Instruções das tarefas
(1) Copie da reportagem sobre a Funai e Almir Suruí a parte que começa com as palavras "A coluna apurou" e termina com "ministro do GSI.".
(2) Segundo a reportagem sobre a Funai e Almir Suruí, em que data é o ofício pelo qual Xavier acionou a PF de Brasília?
(3) Prossiga a reportagem sobre a Funai e Almir Suruí a partir da última frase apresentada.

A coluna apurou que no mesmo mês de setembro passado ocorreu o segundo movimento da Funai contra lideranças indígenas, desta vez contra Almir Narayamoga Suruí, de Cacoal (RO), e duas associações de suruís de Rondônia. O ofício pelo qual Xavier acionou a PF de Brasília é datado de 30 de setembro, 12 dias depois das postagens de Heleno. Uma das páginas da campanha dos suruís foi impressa pela Funai no dia 23 de setembro, cinco dias depois da manifestação do ministro do GSI.
‘É perseguição política’, diz líder Almir Suruí
Em entrevista nesta segunda-feira (3) à coluna, Almir Suruí disse que “o governo está tentando se tornar vítima do movimento indígena”. Ele é um dos principais líderes indígenas do país, com premiações nacionais e internacionais no campo dos direitos humanos.

Segmento de dados
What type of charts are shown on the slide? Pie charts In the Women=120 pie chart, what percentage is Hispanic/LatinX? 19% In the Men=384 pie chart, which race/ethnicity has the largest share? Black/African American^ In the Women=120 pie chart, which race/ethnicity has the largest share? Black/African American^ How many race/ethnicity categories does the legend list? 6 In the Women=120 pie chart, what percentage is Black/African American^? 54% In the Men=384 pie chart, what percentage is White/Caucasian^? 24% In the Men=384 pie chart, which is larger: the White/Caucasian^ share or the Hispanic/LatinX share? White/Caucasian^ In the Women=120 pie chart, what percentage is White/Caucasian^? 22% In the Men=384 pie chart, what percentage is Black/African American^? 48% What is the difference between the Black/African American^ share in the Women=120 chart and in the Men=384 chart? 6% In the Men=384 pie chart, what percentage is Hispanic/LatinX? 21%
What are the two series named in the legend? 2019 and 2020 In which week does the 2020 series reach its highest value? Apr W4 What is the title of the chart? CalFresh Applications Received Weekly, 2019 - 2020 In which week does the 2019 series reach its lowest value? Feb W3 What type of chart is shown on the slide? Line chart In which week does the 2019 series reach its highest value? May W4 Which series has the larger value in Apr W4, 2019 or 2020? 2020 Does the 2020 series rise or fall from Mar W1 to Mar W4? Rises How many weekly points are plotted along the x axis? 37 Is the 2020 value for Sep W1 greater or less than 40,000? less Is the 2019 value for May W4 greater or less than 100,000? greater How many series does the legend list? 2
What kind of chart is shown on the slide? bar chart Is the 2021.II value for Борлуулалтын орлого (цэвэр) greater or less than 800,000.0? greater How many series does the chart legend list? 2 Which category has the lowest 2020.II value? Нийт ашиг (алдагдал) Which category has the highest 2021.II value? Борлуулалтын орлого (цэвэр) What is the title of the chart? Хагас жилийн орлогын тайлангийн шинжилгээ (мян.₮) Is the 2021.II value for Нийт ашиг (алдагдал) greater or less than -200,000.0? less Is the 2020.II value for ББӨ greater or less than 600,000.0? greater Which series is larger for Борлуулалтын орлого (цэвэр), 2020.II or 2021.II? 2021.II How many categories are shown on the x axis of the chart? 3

Respostas do exercício
(1)
A coluna apurou que no mesmo mês de setembro passado ocorreu o segundo movimento da Funai contra lideranças indígenas, desta vez contra Almir Narayamoga Suruí, de Cacoal (RO), e duas associações de suruís de Rondônia. O ofício pelo qual Xavier acionou a PF de Brasília é datado de 30 de setembro, 12 dias depois das postagens de Heleno. Uma das páginas da campanha dos suruís foi impressa pela Funai no dia 23 de setembro, cinco dias depois da manifestação do ministro do GSI.

(2) 30 de setembro.

(3)
“Eles que atacaram primeiro o movimento indígena, falaram da questão indígena da maneira preconceituosa. A gente só se defende, agora querem ser vítimas da nossa luta. Nós vamos buscar nosso direito, vamos buscar nosso respeito, e não igual a eles, que estão fazendo jogo sujo. Nos vamos usar nosso direito transparente, vamos defender nosso povo”, disse Almir.
Na tarde desta segunda-feira, Almir foi à delegacia da Polícia Federal de Ji-Paraná (RO) ao lado do advogado dos suruís, Ramires Andrade, e do seu sobrinho, Rubens, para ter acesso às informações do inquérito. O objeto da investigação é uma suposta “difamação” em uma campanha virtual do povo indígena Suruí, de setembro passado, que buscava arrecadar recursos para ajudar os indígenas durante a pandemia do novo coronavírus.
“Minha opinião, o que eu entendi, é que foi uma perseguição política Eles [Funai] querem fazer o medo porque têm uma estratégia do governo pedir investigação para as principais lideranças indígenas no Brasil”, disse Almir.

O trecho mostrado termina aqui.